任冬至一臉莫名其妙,祝慈好端端的提這個做什麼。
「哪有幾次,不就只有一次嗎?還被你給攪和了……」任冬至的聲音越說越小,有些緊張地抬眼看她。
這件事像是一根刺一樣橫在兩人中間,這時候提起氣氛都有些沉重。
祝慈面上如常,語調之中卻帶了些許冷意:「看人不能看表面,總不能一輩子就憑一張臉來判斷人是好是壞吧。」
「……可是我覺得你是好人,就是因為你長得好看啊。」任冬至弱弱地反駁。
內心莫名爽到的祝慈輕咬下唇,她側眸去看一臉單純的任冬至,唇角勾起:「你有經驗,不然你來教我一些戀愛技巧,我教你做飯,就當是抵學費,怎麼樣?」
任冬至茫然地睜大眼睛,「啊?我也沒什麼經驗啊,你要跟誰……談戀愛?」
後知後覺的任冬至終於捕捉到了重點,祝慈想學怎麼跟人戀愛,是準備和靳賀在一起了嗎?
「談戀愛要做的不就是那麼幾件事嗎?牽手,約會,接吻,這些你都沒經驗?」祝慈好笑道。
任冬至回憶起那段失敗的戀愛,微微皺起眉。
一直躺著說話不舒服,任冬至索性也像祝慈一樣靠在床頭,在心裡組織語言。
祝慈伸手摸到床頭的遙控器,把空調的溫度調高了一些。
「牽手約會倒是有經驗,接吻……這個怎麼說呢,我也不會。
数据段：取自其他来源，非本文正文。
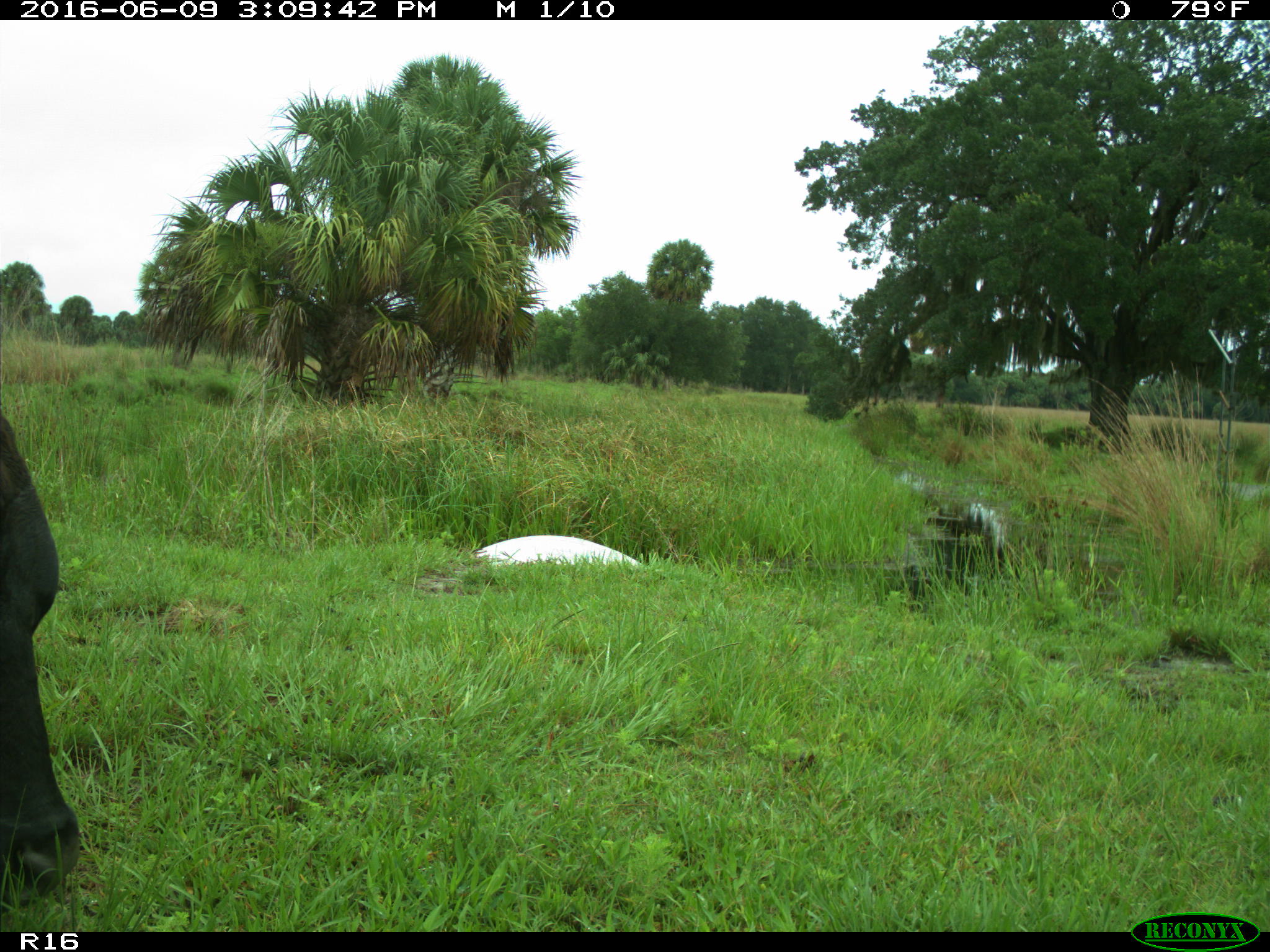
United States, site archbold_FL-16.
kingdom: Animalia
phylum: Chordata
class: Mammalia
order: Artiodactyla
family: Bovidae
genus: Bos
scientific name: Bos taurus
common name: domestic cow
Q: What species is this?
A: Bos taurus (domestic cow).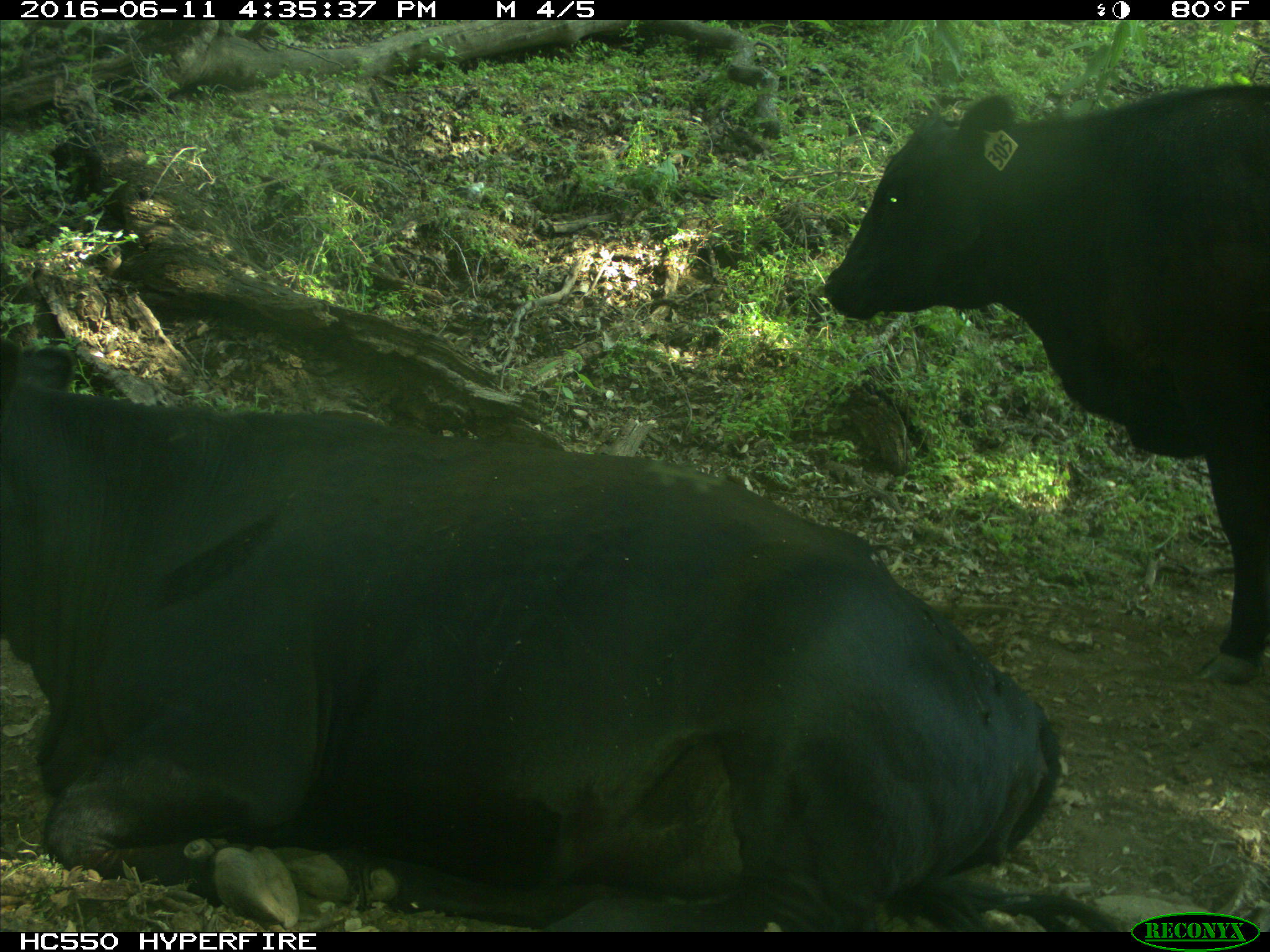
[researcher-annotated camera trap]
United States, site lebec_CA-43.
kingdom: Animalia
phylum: Chordata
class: Mammalia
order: Artiodactyla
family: Bovidae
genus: Bos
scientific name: Bos taurus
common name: domestic cow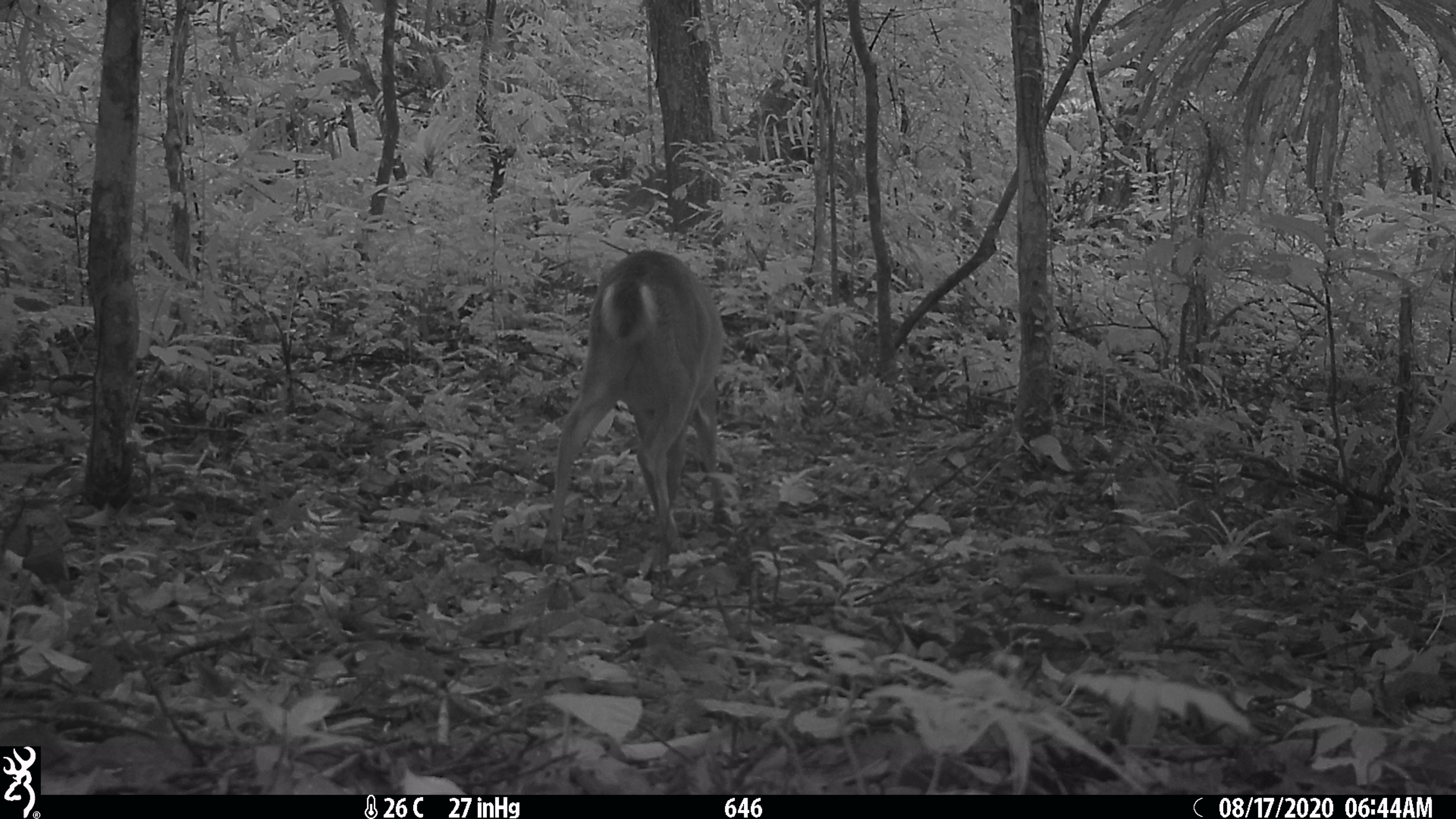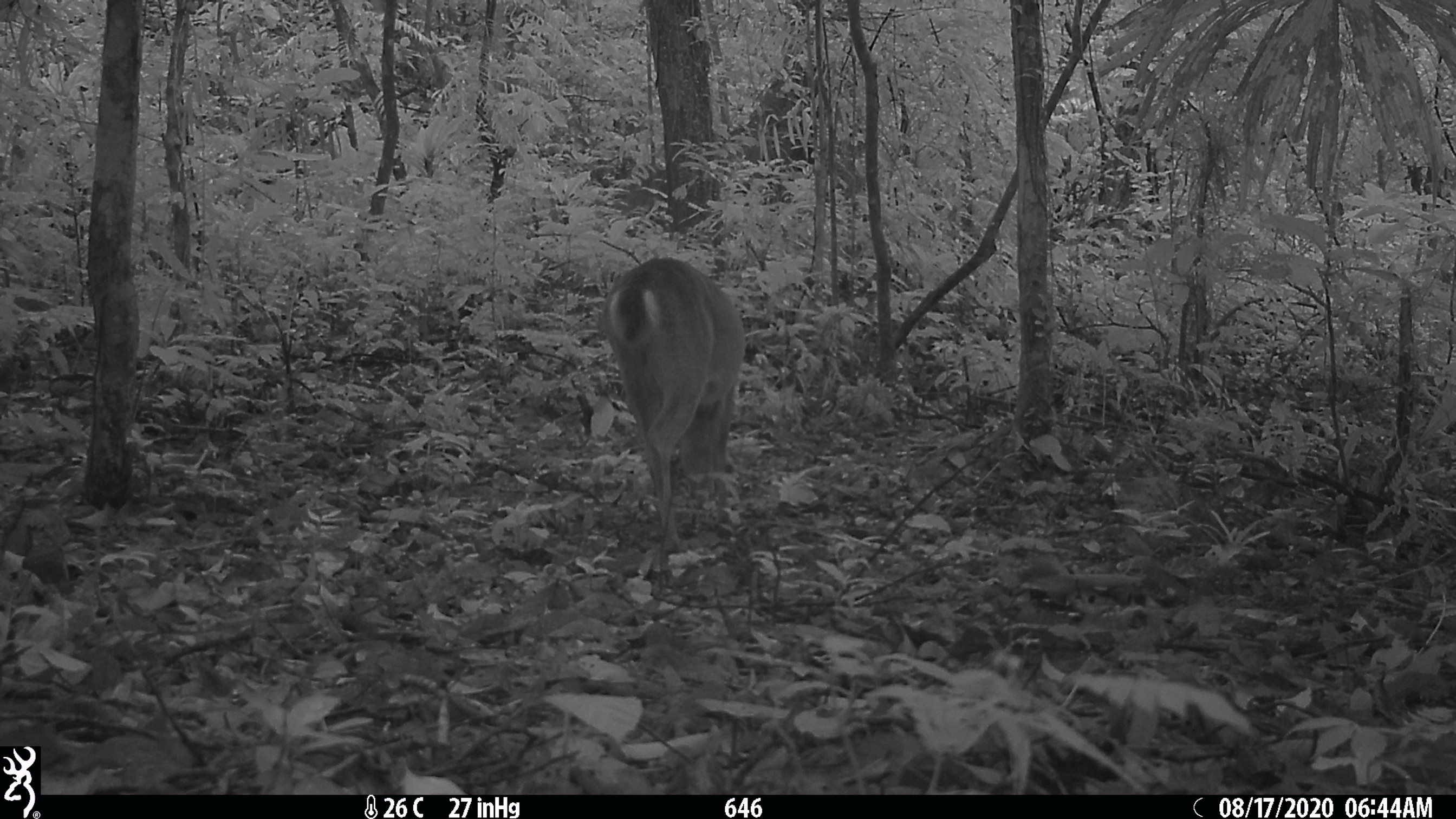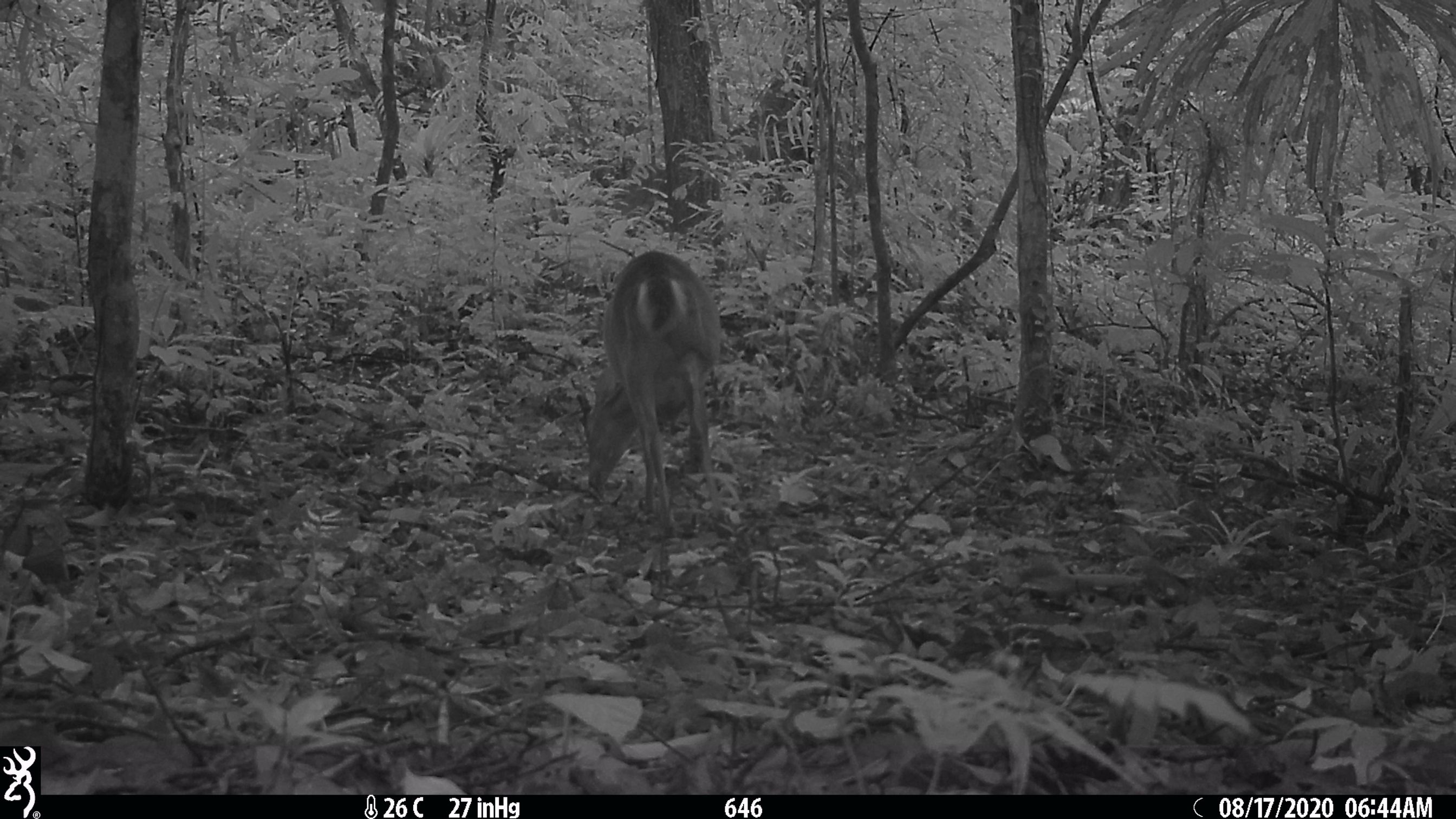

」任冬至白白的臉頰泛著薄紅,「柯政很尊重我,他第一次想親我的時候我太害怕了,躲了一下,之後他跟我道歉,說願意等到我接受他的那一天。」
祝慈的表情在暗黃燈光下看不明顯,「然後呢?你接受他了?」
任冬至沒有察覺到祝慈的不對勁,很誠實地說:「沒,本來那天在包廂里是打算接受了,但是被打斷了。」
「……」祝慈胸口深深地起伏,手指有些癢。
那天真特麼應該下手再重一點。
祝慈側過臉盯著任冬至,把人盯得背後發毛。
任冬至莫名心慌,「怎麼了?」
「任冬至。」
祝慈湊近她,氣息拂過任冬至的耳朵和頸側,「我想談戀愛了,你得幫我。」
「怎……怎麼幫。你別靠這麼近……」任冬至緊張地閉上眼,耳垂被咬了一下,惹得她下意識瑟縮。
「起碼得教會我怎麼接吻吧。」
兩人的姿勢不知何時發生了變化,任冬至完全被圈在了懷裡,根本跑不掉。